Janira Fainer Bastos
| Tempo de leitura: 2 min

O João Ubaldo que me perdoe, mas não resisti, e o quase plágio do título era realmente o mais adequado para o texto. Ouvi a frase do presidente: “Não se pode deixar de dar comida para um porco porque não gosta do dono do porco.” Fiquei de boca aberta, mesmo sabendo de todas as gafes de sua excelência. Fui ao dicionário. Porco é um substantivo masculino significando o mesmo que cerdo, quadrúpede mamífero da família dos suídeos. Em sentido figurado é adjetivo, qualificando o indivíduo sujo, imundo, torpe, obsceno!

Quase que, universalmente, o porco simboliza a comilança, pois devora tudo o que se lhe apresenta. O porco é a imagem das tendências obscuras, sob todas as formas: da ignorância, da gula, da luxúria, e do egoísmo. Para o filosofo Heráclito, “o porco tira seu prazer da lama e do esterco”, daí a interdição à sua carne por algumas religiões.

Pensei na parábola evangélica das pérolas lançadas aos porcos, imagem das verdades espirituais reveladas aqueles que não tem dignidade de recebê-las e nem capacidade de apreendê-las, ou nas lendas gregas, onde Circe transformava em porcos os homens que a importunavam. “Os donos de porcos” devem estar incomodando muito o nosso amado presidente para que ele se expresse de maneira tão direta sobre a questão. Porque é impressão ou ele classificou a classe política com o adjetivo? Espera aí, o termo foi “dono do porco” estão os porcos somos nós!

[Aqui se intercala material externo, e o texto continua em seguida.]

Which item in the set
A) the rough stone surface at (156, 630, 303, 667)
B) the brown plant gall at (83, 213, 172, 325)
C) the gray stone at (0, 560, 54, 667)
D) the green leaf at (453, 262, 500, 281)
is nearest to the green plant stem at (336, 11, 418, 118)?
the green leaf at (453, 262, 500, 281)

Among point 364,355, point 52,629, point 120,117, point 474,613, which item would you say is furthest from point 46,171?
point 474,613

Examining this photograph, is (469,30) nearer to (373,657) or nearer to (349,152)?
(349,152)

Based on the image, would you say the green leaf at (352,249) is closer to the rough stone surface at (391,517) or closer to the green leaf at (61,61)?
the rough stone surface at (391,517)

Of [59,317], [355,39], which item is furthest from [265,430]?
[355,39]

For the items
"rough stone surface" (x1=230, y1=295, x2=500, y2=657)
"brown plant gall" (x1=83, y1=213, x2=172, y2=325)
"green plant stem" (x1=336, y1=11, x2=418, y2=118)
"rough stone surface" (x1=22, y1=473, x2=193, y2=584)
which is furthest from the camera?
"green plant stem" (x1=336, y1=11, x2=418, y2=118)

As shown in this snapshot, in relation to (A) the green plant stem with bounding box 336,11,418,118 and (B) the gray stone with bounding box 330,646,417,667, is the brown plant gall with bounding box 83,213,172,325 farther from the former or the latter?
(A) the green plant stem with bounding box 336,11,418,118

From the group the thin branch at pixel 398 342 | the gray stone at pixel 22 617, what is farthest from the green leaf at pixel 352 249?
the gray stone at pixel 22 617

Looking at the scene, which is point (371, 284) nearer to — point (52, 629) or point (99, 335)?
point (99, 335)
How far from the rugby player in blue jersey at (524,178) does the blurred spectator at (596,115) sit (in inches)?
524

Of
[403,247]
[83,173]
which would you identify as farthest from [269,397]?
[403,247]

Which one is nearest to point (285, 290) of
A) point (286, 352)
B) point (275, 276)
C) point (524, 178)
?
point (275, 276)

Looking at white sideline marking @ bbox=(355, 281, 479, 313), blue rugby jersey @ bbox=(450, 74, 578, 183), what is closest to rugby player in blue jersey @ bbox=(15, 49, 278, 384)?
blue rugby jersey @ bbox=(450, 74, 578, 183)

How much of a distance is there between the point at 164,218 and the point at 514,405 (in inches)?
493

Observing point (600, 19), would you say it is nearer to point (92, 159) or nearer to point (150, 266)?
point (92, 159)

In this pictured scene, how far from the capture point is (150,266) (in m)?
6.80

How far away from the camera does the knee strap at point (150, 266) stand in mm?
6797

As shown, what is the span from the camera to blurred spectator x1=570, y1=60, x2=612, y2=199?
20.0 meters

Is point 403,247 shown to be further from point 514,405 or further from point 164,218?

Recapitulando: “Nós também não fazemos distinção de que partido é o prefeito ou o governador. Seja de qualquer partido, se ele for governador ou prefeito e seu povo precisa, a gente tem mais que obrigação de fazer,” defendeu Lula, completando: “não se pode deixar de dar comida para um porco porque não gosta do dono do porco.” Parece ambíguo... Mas, é claro como o sol do meio dia, o presidente metamorfoseou o político em dono de porco e o povo no próprio animal. Sim, os porcos somos nós. Puxa o que fiz para ser destratada desse jeito? Nem a carne eu costumo ingerir - justamente - por questões religiosas.

Devo ter entendido errado, não é possível. Afinal, a nova ortografia tornou-me uma semi-analfabeta, o único pensamento que consigo entender é o de Eça de Queiroz, que letrado e inteligente afirmava “os políticos e as fraldas devem ser mudados frequentemente e pela mesma razão.”